Fra i dolci è d’obbligo citare la ciambella (sia la versione con il buco, sia quella a forma di panetto tipica appunto della Romagna centrale), spesso consumata inzuppandola nel vino. E proprio parlando di enologia, la provincia di Forlì-Cesena può vantare un’illustre tradizione vinicola, che ha i suoi campioni nel Sangiovese (particolarmente adatto per accompagnarsi a minestre, selvaggina, brasati, agnello ed alle carni dai sapori forti in generale), nel Trebbiano (un bianco adatto perlopiù agli antipasti, ottimo anche mentre si consuma una piadina), nel Cagnina (spumoso e fruttato, adatto invece ai dolci, in particolare alla ciambella, ed ai marroni arrosto), nell’Albana (un altro bianco, perfetto per accompagnare il cosiddetto “formaggio di fossa”, fichi e confetture di fichi e formaggi erborinati in generale) e nel Pagadebit (eccellente in coppia con i risotti, ma buono anche per accompagnare piatti a base di carni bianche e grigliate di pesce).

Dove e cosa mangiare a Forlì-Cesena
Tutta la provincia vanta una tradizione enologica invidiabile

Dove mangiare in provincia di Forlì-Cesena

Andiamo ora a vedere alcuni posti dove potersi gustare al meglio la cucina tipica della provincia di Forlì-Cesena:

Agriturismo I Filari di Casalbono

Si tratta di un agriturismo situato nella città di Cesena, che propone la cucina tipica di quei luoghi ed è considerato uno dei migliori ristoranti del territorio.
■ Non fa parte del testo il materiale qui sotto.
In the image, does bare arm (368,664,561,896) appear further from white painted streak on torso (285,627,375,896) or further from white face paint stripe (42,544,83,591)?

Il rapporto qualità/prezzo, stando alle recensioni dei clienti, è semplicemente eccezionale.

Indirizzo: Via Comunale Casalbono 1600, Cesena, Forlì-Cesena
Telefono: 328 224 6655

Ristorante Del Lago

Questo è un ristorante dal clima particolarmente romantico, adatto alle occasioni speciali, e si trova nel comune di Bagno di Romagna. Decisamente consigliato a coloro che si troveranno a transitare lungo quelle zone, perché per un prezzo variabile in media dai 35 ai 60 euro a persona si potranno gustare delle vere e proprie delizie d’alta cucina.

Indirizzo: Via Acquapartita 147, Bagno di Romagna, Forlì-Cesena
Telefono: 0543 903406

Casa della Piadina

Cosa sarebbe una visita nei territori romagnoli senza aver assaggiato la vera piadina, laddove fu inventata? La Casa della Piadina è una delle migliori piadinerie di tutta la provincia, il posto è particolarmente accogliente ed i prezzi sono accessibili. Qui vi troverete di fronte ad un vasto assortimento di piadine capaci di soddisfare ogni gusto: il luogo ideale per farsi, letteralmente, un boccone di Romagna.